Janet is the co-founder of the Fetal Anti Convulsant Syndrome Association, which champions the rights of women and children affected by valproate.
A 1973 document, uncovered by the association, showed the committee on safety of medicines did not believe the evidence Epilim was harmful to unborn babies was sufficiently conclusive.
It decided warnings should be withheld from the public to prevent ‘fruitless anxiety’.
Though doctors were made aware of the health risks, written warnings were not included in package inserts, a move which saw Janet embark on a legal battle that last for three years.
She met representatives from the Department of Health and Medicines, and Healthcare Products Regulatory Agency.
She took the fight to health minister Jeremy Hunt, and life sciences minister George Freeman in Parliament.
Finally, she triumphed, with bosses agreeing a warning should be added to Epilim, telling women of the life-changing effects it could have.
She said: “I have been fighting this fight for 22 years, ever since I started my first support group in 1999.
“Thousands of women are being prescribed the drug every single year.
“People have suffered tremendously because of this drug, and to think that could be cut down is really positive.
“It was a really big day for us. People have been expressing their support. So many women have called me saying how happy they are.”
But the news comes too late for an estimated 20,000 people in the UK, who are believed to have been born with disabilities due to valproate since the drug was introduced in the 1970s.
For Janet, the fight for them will never be over.
She said: “We weren’t told that it may harm our children. My sons have both been affected. My eldest son has scoliosis and it causes him a lot of pain.
“My youngest son will never be able to live independently.
“Being 53, it worries me what will happen to my boys when I’m gone. I’m not getting any younger.
“The next step for us is to keep on pushing for a care plan for those with Fetal Valproate Syndrome, and compensation for the families who have been affected.

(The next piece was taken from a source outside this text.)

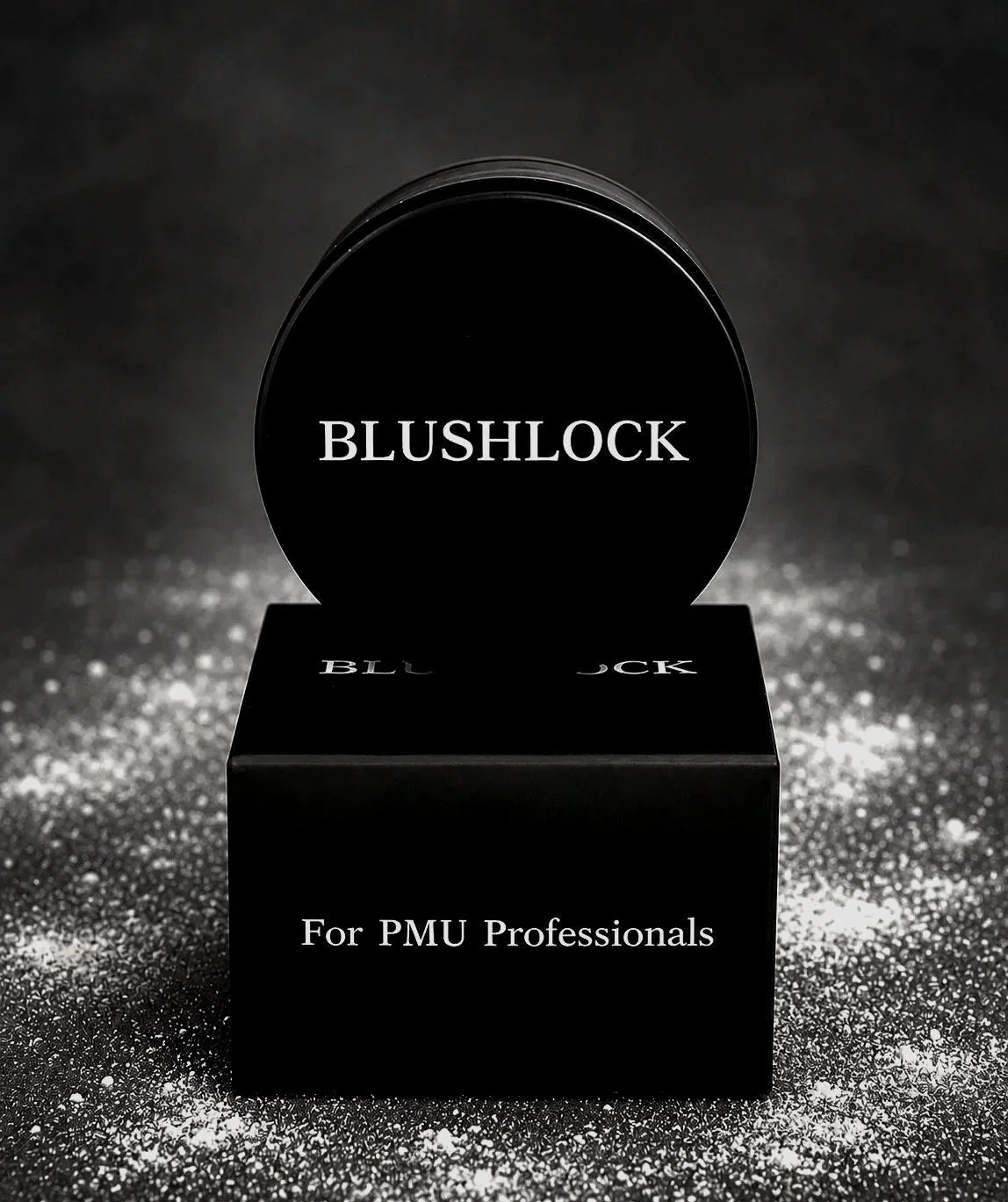 Black container with the text "BLUSHLOCK" on top, placed on a black base with the words "For PMU Professionals" written on it. The background is dark with a sparkling, glittery surface.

“The majority of people who come to us are in the same situation as we are. We have a small number of children who come to our doors who have spina bifida and kidney problems.
“These families were not given an informed choice. Doctors knew about the risks. They were fully aware back in the ‘70s.
“The ban is a huge achievement. Our plan now is to ensure that these families are looked after.”
Move means ‘informed choice’
Clare Pelham, chief executive of the Epilepsy Society charity, said: “The most important change is that every woman and girl of childbearing age, who has been prescribed sodium valproate, will be able to see her doctor every year to discuss the risks of this drug to an unborn baby.
“She will leave the discussion with an important written reminder of the risks if sodium valproate is taken during pregnancy.
“This means that she will be able to make informed choices about whether to plan a pregnancy and her future medical treatment.
“It has taken many years to achieve these simple, straightforward and inexpensive healthcare improvements that will prevent babies being born with avoidable disabilities.
“All credit to the brave women who have campaigned for decades, and to Jeremy Hunt for acting on that campaign and insisting the NHS must now learn from its failure to listen and act sooner in response to the concerns raised over many years and during many governments.”
Four in 10 babies born to mothers who take valproate are ‘at risk of developing disorders’
Children born to women who take medication containing valproate during pregnancy are said to be at a high risk of birth defects or developmental disorders.
Four in 10 babies born to mothers who take the drug are believed to be at risk of developmental disorders, and one in 10 at risk of birth defects.
Now Epilim, Depakote and generic brands of valproate medicines can no longer be prescribed to women who have childbearing potential - unless they have a pregnancy prevention programme in place, the MHRA said.
Women will meet annually with specialists who will review their treatment. Dr June Raine, director of MHRA’s vigilance and risk management of medicines division, said: “Patient safety is our highest priority. We are committed to making sure women and girls are aware of the very real risks of taking valproate during pregnancy.
However, we also know it is vitally important women don’t stop taking valproate without first discussing it with their doctor.
I would like to particularly thank the families involved in the Valproate Stakeholder Network who have shared their experiences and expertise with us.
Their support will help keep future generations of children safe.”